Empirical Evaluation

The empirical assessment of the Qwen3 Embedding series strongly indicates its competence in achieving state-of-the-art results across diverse benchmarks. Notably, the models excelled in multilingual evaluation tasks within MTEB and demonstrated significant improvements in retrieval tasks, including code retrieval, cross-lingual retrieval, and multilingual retrieval. For example, the flagship model, Qwen3-8B-Embedding, achieved scores of 70.58 on the MTEB Multilingual benchmark and 80.68 on the MTEB Code benchmark, surpassing the previous leading model, Gemini-Embedding.

Discussion and Future Directions

This research has several theoretical implications: it illustrates the effectiveness of exploiting LLM capabilities in Text Embedding tasks and reranking through model merging and synthetic data utilization. Practically, the models exhibit versatility due to design features allowing adjustable embedding dimensions and customizable instructions for downstream task adaptation.

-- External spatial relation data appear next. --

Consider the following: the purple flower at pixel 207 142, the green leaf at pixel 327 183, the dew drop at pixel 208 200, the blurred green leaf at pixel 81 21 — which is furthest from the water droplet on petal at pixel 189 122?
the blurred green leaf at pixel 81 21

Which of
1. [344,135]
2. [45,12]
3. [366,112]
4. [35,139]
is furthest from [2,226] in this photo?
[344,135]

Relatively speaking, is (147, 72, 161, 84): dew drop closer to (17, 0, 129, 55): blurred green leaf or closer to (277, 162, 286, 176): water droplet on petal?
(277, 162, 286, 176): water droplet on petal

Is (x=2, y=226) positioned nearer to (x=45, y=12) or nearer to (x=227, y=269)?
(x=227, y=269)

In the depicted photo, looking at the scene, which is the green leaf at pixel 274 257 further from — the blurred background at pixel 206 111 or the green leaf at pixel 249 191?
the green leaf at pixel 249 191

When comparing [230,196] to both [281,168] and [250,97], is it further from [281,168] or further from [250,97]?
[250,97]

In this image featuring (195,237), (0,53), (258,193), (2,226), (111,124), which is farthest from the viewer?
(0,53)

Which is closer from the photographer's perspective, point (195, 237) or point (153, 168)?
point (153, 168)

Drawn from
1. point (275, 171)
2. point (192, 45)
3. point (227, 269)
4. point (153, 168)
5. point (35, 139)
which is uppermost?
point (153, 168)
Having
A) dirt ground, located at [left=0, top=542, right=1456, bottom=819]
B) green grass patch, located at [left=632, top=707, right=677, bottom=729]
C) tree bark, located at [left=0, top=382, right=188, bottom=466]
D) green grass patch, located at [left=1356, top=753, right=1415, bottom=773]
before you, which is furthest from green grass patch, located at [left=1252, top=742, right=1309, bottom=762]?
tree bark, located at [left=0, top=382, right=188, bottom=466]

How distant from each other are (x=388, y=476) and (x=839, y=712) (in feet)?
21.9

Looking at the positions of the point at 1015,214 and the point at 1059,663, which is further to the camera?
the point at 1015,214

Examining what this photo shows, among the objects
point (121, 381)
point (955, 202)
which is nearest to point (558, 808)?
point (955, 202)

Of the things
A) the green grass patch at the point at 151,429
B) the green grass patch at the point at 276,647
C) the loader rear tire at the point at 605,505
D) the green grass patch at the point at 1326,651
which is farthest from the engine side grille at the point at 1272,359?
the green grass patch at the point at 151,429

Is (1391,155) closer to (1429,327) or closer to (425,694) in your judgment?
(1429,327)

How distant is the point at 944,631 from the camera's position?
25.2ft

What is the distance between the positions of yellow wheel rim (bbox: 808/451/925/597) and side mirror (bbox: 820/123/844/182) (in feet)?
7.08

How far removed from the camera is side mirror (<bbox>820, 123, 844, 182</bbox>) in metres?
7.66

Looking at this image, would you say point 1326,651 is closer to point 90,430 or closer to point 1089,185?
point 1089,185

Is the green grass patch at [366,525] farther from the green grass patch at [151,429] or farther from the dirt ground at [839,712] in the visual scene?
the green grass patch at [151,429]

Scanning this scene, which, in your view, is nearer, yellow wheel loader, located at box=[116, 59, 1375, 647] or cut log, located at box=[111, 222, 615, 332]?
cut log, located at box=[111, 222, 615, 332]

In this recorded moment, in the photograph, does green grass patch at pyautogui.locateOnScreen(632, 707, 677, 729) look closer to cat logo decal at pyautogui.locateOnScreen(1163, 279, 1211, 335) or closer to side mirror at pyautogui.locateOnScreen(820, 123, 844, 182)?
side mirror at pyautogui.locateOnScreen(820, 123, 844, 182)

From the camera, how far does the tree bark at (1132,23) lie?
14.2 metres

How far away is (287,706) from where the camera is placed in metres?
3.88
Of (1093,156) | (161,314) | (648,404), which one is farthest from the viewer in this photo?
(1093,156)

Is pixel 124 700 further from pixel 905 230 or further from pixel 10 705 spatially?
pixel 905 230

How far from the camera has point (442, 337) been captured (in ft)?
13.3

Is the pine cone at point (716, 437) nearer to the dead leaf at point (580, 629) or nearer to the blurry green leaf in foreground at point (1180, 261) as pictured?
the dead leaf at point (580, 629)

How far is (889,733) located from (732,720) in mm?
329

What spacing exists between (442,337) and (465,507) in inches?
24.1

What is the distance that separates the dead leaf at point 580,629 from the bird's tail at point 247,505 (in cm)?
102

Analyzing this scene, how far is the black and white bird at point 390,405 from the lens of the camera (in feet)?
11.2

The enhanced performance indicates the potential for broader application frameworks in NLP tasks, reinforcing the significance of multi-stage training processes and synthetic dataset utility.

In future research, the exploration of further expanding LLM integration for dataset synthesis, improved model merging techniques, and more nuanced instruction-based model development could provide substantial benefits. These prospects herald promising advancements in adapting LLMs to emerging needs in AI-driven text processing and retrieval systems. Overall, the Qwen3 Embedding series represents a significant step towards more efficient and scalable embedding models that align with evolving NLP demands.